··· DATASET SECTION
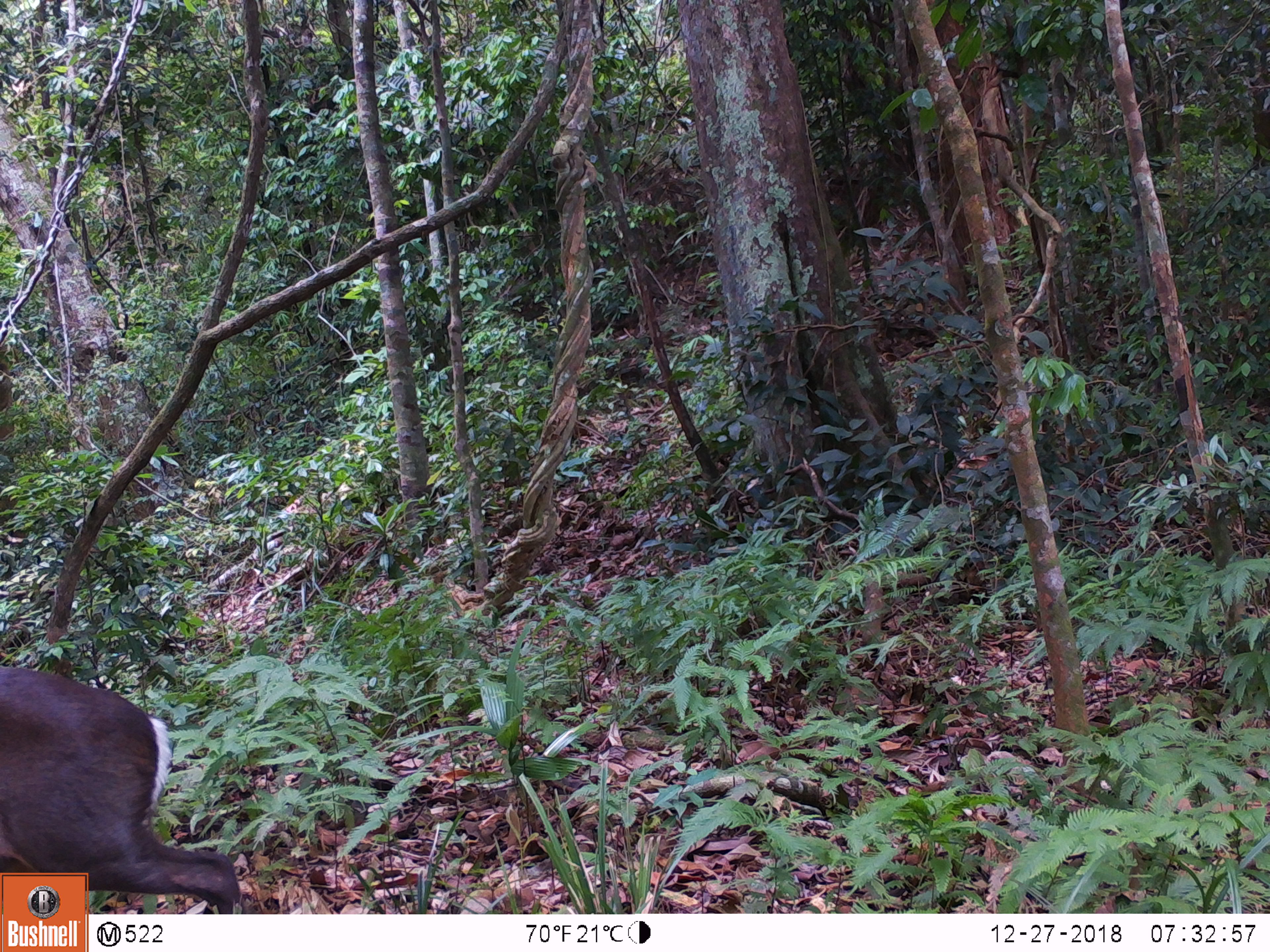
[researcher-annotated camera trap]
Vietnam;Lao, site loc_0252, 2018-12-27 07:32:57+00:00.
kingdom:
······
▶ _WHAT YOU WILL DO_
Retype the listing above exactly, pictures excluded.

▶ _TASK SOLUTION_
[researcher-annotated camera trap]
Vietnam;Lao, site loc_0252, 2018-12-27 07:32:57+00:00.
kingdom:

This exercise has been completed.